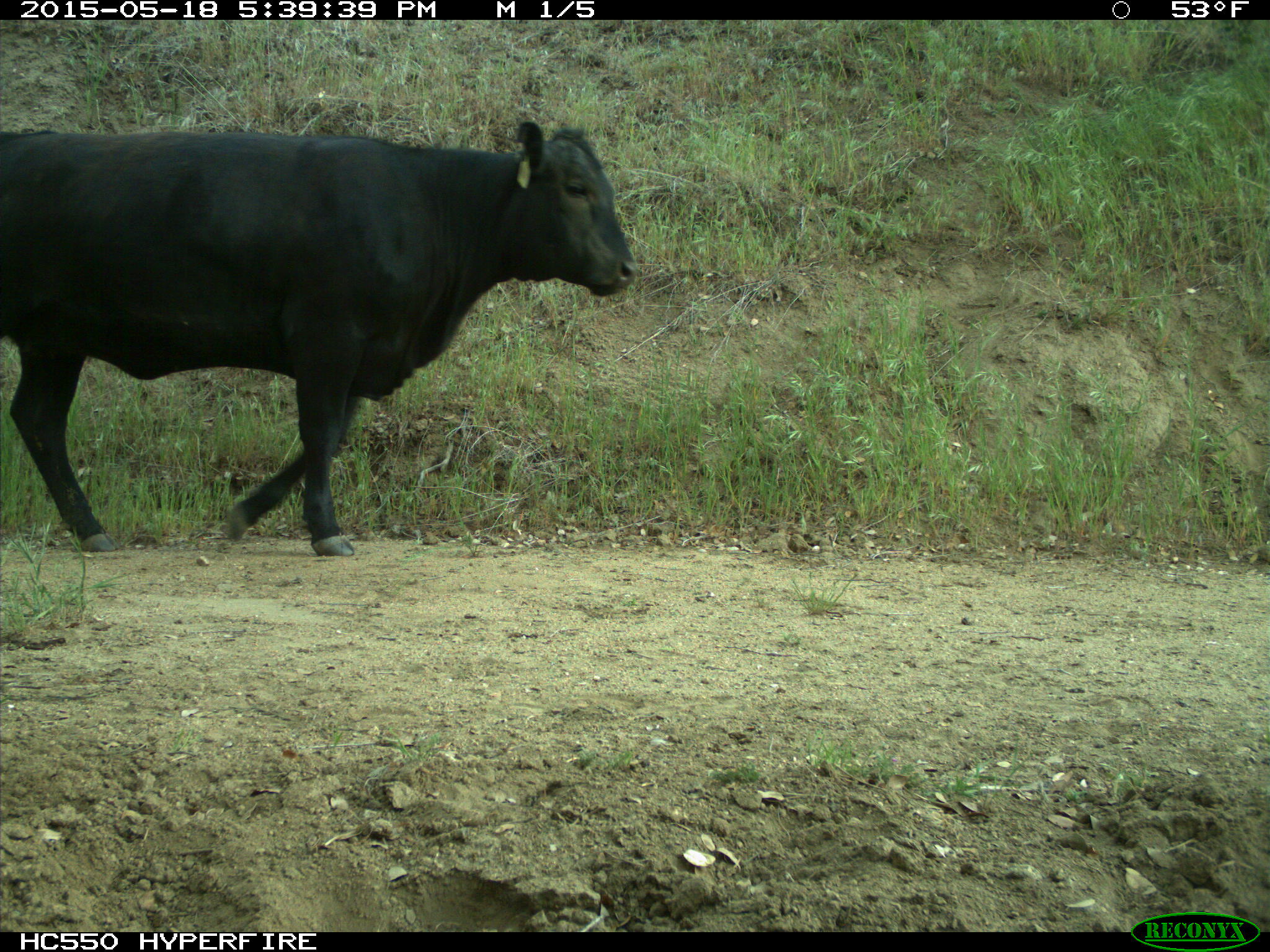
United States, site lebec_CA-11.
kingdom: Animalia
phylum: Chordata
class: Mammalia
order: Artiodactyla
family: Bovidae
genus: Bos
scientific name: Bos taurus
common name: domestic cow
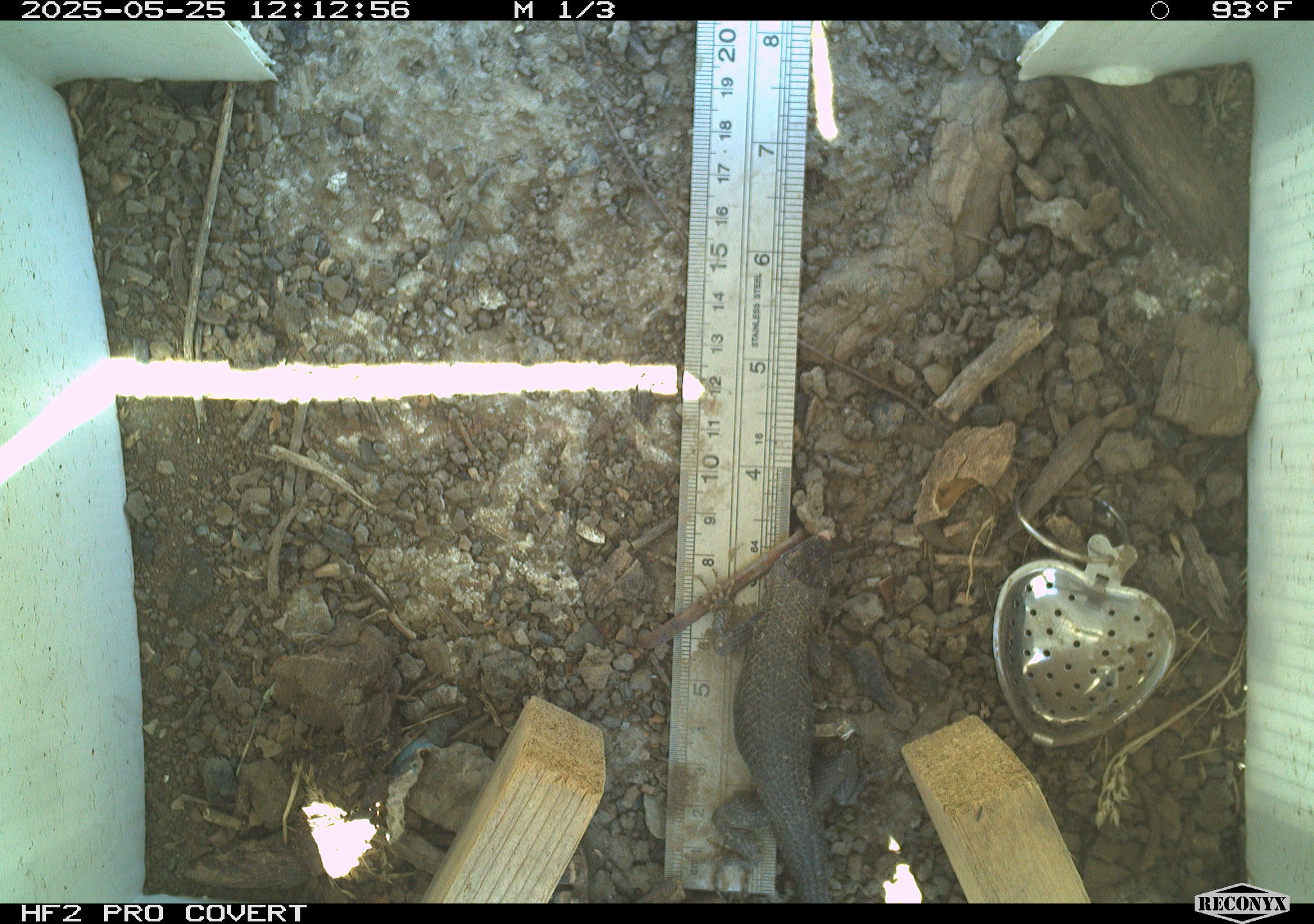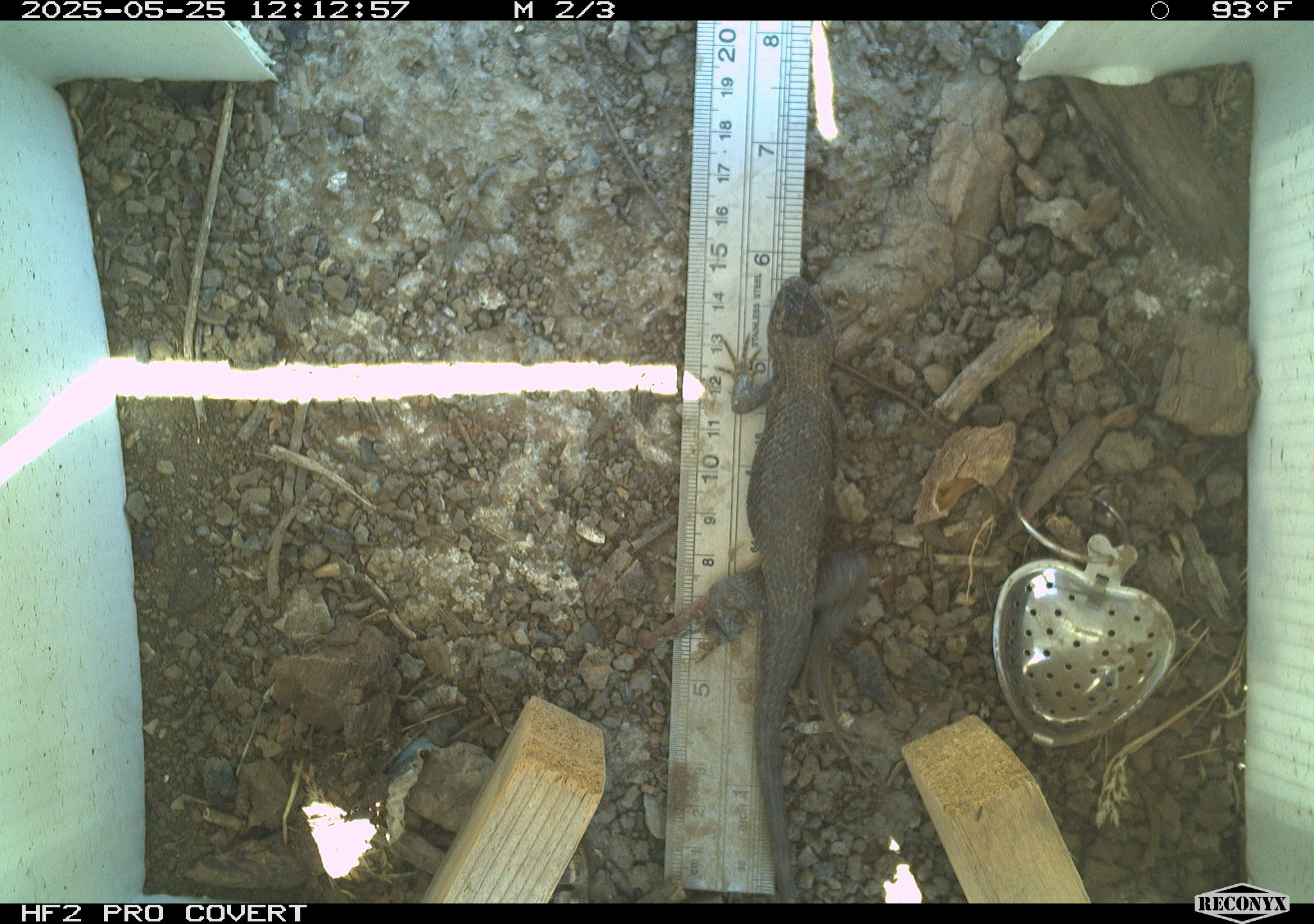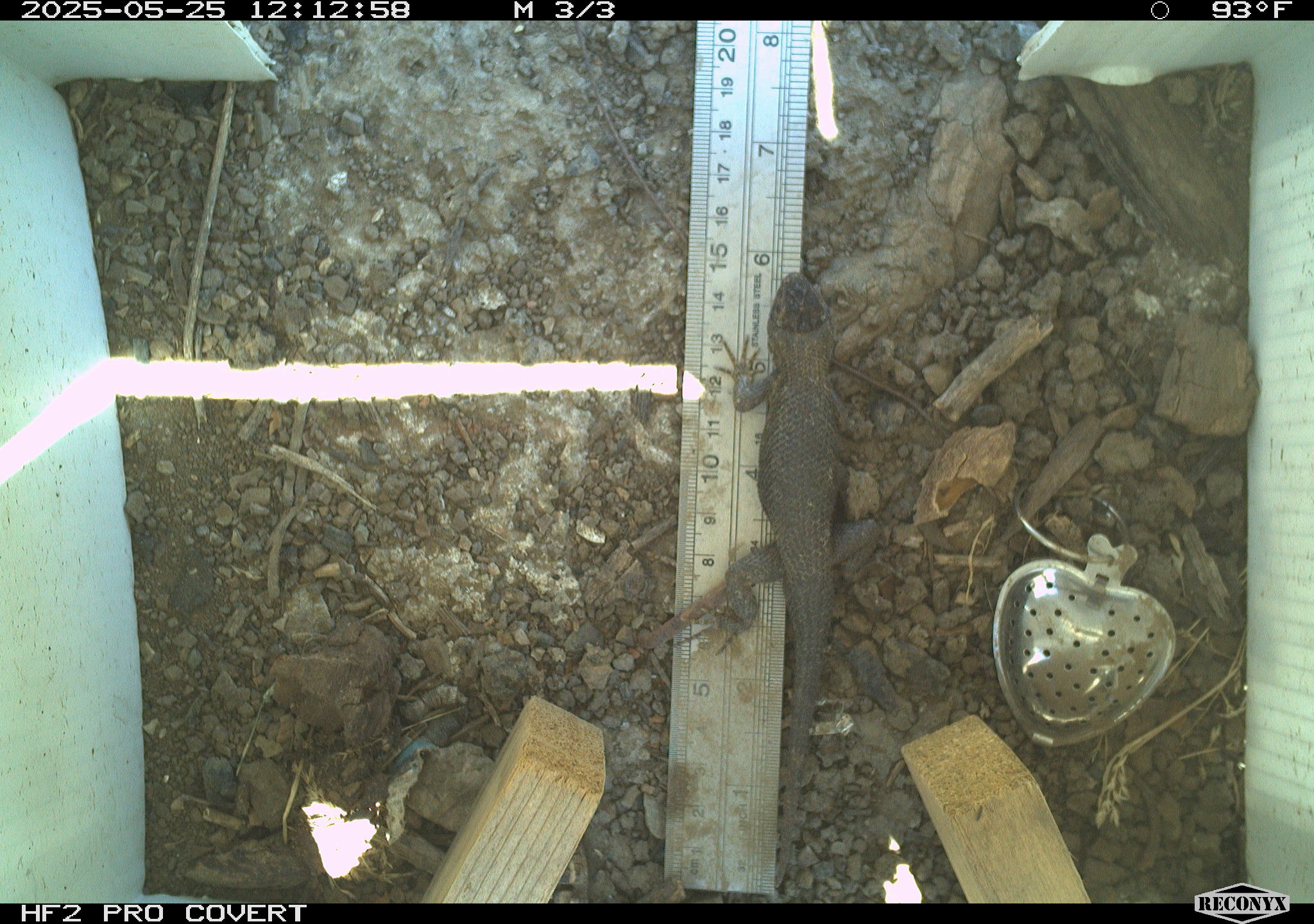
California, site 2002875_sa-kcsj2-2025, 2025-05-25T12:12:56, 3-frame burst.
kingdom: Animalia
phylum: Chordata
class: Reptilia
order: Squamata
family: Phrynosomatidae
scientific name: Phrynosomatidae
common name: north american spiny lizards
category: sceloporus/uta species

☆ ☆ ☆ ☆

▶ **Problem description**: In the entries above, take the line containing "order: Squamata" and each later line through the last, and repeat them exactly. Output nothing else.

▶ **Result for this exercise**:
order: Squamata
family: Phrynosomatidae
scientific name: Phrynosomatidae
common name: north american spiny lizards
category: sceloporus/uta species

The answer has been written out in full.